* **EXERCISE DESCRIPTION**
According to the HMS Hero article, where and on what date was the ship sunk?

==== PASSAGE ====

General characteristics
- Class & type: Conqueror-class ironclad battleship
- Displacement: 6,440 long tons (6,540 t)
- Length: 270 ft (82 m)
- Beam: 58 ft (18 m)
- Draught: 21.6 ft (6.6 m) (light); 25.7 ft (7.8 m) (deep load);
- Installed power: 4,500 ihp (3,400 kW)
- Propulsion: 2 × Rennie inverted compound steam engines; 2 × shafts;
- Speed: 14 kn (16 mph; 26 km/h)
- Complement: 330
- Armament: 2 × BL 12 in (305 mm) Mk V guns; 4 × 6 in (150 mm) guns; 7 × 6 pdr (2.7 kg) guns; 6 × 14 in (360 mm) torpedo tubes; armoured ram;
- Armour: Belt: 12 in (30 cm), tapering to 8 in (20 cm); Citadel: 10.5–12 in (27–30 cm); Turret: 14 in (36 cm) (face), 12 in (30 cm) (sides); Conning Tower: 6–12 in (15–30 cm); Bulkhead: 10.5–11.5 in (27–29 cm); Deck:1.25–2.5 in (3.2–6.4 cm);

= HMS Hero (1885) =

Ironclad turret battleship

HMS Hero was the second and final Conqueror-class battleship. She was an ironclad who served in the Victorian Royal Navy.

The Conqueror-class ships were designed to be improved versions of with a ram as their main armament. It was assumed by the Board of Admiralty and within Naval Architecture circles that the supremacy of armour over artillery would allow such a ship to ram an enemy vessel without being seriously damaged by enemy gunfire. This assumption was never tested in action.

==Armament==
The ship carried two big guns in a turret placed on the foredeck. Gunfire over the bow was found to cause serious blast damage to the deck and its structures, while firing abaft the beam caused blast damage to the bridge and superstructure. The guns were limited to a firing arc of some 45° on either side; as they had been installed with the intention of engaging an enemy on the beam who had evaded a ramming attack, this limit was not seen as serious.

Six tubes for the launching of 14 in torpedoes were mounted; they were carried in the after part of the superstructure and were intended to supplement the ram. The smaller guns were for defence against small craft, against whom the main armament could not be easily or economically employed.

By the time she was launched, ramming had been discarded, leaving her and her sister exposed as perhaps the two most useless turret-armed battleships ever built.

==Service history==
She was commissioned at Portsmouth in May 1888 as tender to the gunnery school Excellent. She remained there until February 1905, when she passed into Dockyard Reserve. She took part in the manoevres of 1888-1891, but saw no other active service. Commander Francis Alan Richard Bowles was appointed in command on 6 February 1900, and was succeeded by Commander George Bowes Hutton who was appointed in command on 6 March 1902.

In March 1900 she completed a series of anchor trials, where stockless anchors were tested successfully against anchors with stocks.

In November 1907, she was made a target ship and was sunk off the Kentish Knock on 18 February 1908.

==Popular culture==
Player's Navy Cut cigarette packages used an illustration of a sailor with a warship in the background. The sailor's cap band reads "Hero"; this does not imply any connection with HMS Hero, but just suggests that all Royal Navy sailors were heroes. (See the accompanying image.)

==== PROVIDED RECORDS ====

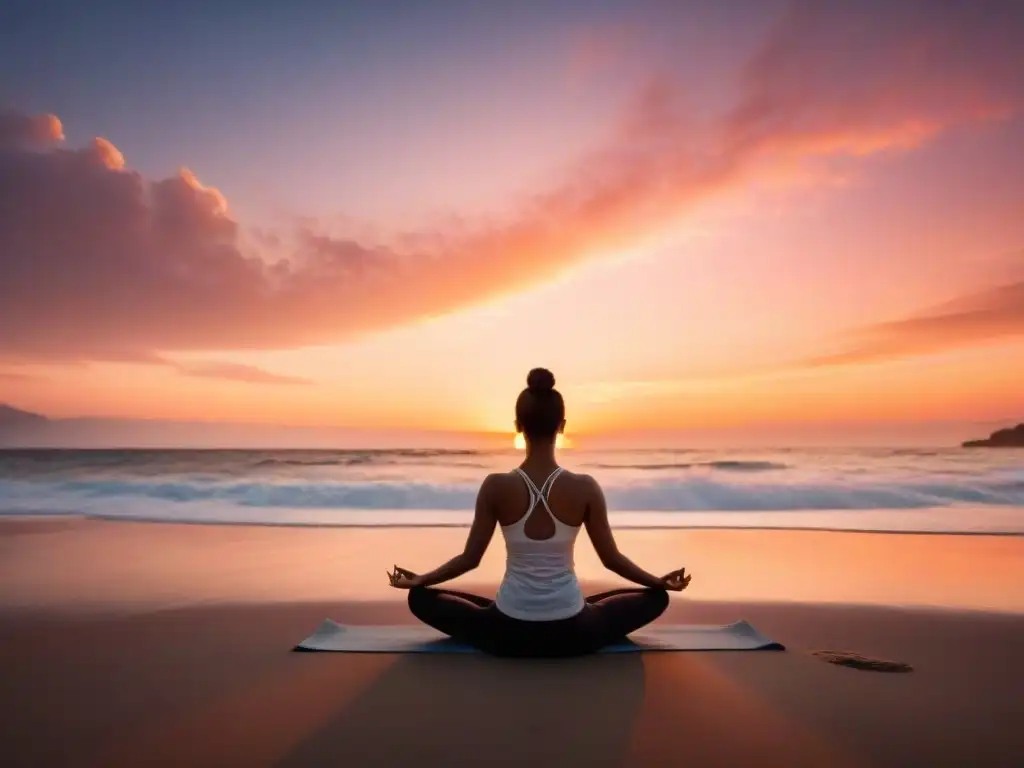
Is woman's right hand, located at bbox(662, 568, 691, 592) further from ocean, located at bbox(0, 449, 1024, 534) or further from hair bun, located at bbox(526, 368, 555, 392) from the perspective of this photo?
ocean, located at bbox(0, 449, 1024, 534)

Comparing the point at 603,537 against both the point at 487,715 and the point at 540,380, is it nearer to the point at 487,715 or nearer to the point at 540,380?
the point at 540,380

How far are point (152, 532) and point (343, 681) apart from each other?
8048 mm

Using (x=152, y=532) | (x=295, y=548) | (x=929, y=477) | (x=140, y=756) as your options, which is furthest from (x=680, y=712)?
(x=929, y=477)

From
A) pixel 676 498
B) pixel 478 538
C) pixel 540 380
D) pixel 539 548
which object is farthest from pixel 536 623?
pixel 676 498

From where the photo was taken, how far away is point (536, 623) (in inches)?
153

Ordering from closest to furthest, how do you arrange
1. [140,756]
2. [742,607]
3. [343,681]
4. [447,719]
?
[140,756], [447,719], [343,681], [742,607]

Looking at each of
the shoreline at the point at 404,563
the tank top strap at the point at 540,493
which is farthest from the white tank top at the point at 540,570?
the shoreline at the point at 404,563

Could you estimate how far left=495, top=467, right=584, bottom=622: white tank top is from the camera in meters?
3.78

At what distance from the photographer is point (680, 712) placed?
3256mm

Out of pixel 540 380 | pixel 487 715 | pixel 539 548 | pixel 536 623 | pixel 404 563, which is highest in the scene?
pixel 540 380

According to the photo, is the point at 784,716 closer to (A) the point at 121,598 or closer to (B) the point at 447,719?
(B) the point at 447,719

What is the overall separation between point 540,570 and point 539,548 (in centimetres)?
12

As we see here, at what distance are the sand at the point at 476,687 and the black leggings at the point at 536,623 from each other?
93 mm

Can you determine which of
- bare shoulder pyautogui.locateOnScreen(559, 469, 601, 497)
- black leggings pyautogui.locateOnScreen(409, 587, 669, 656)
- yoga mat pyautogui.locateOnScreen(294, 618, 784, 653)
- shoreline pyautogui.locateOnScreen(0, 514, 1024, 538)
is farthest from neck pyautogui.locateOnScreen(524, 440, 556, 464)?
shoreline pyautogui.locateOnScreen(0, 514, 1024, 538)
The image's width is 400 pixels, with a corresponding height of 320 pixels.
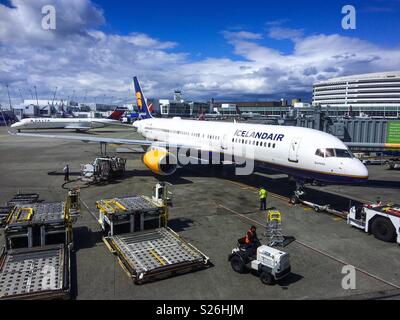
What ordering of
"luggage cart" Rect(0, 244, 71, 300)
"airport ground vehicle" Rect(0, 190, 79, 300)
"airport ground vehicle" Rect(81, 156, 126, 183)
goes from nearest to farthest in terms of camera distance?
"luggage cart" Rect(0, 244, 71, 300) < "airport ground vehicle" Rect(0, 190, 79, 300) < "airport ground vehicle" Rect(81, 156, 126, 183)

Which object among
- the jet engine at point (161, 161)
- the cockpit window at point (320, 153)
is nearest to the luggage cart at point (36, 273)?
the jet engine at point (161, 161)

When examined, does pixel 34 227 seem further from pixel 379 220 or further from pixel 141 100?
pixel 141 100

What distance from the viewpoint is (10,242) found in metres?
12.1

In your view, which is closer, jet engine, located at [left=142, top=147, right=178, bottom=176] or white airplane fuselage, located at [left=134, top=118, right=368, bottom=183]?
white airplane fuselage, located at [left=134, top=118, right=368, bottom=183]

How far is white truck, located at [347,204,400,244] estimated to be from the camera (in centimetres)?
1442

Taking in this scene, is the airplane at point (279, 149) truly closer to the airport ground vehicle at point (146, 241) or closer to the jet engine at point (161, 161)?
the jet engine at point (161, 161)

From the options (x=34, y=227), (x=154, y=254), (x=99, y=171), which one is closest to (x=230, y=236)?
(x=154, y=254)

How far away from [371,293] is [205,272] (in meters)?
5.45

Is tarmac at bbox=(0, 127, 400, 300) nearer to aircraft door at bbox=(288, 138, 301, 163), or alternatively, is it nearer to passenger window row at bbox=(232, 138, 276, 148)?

====

* **SOLUTION**
She was sunk off the Kentish Knock on 18 February 1908.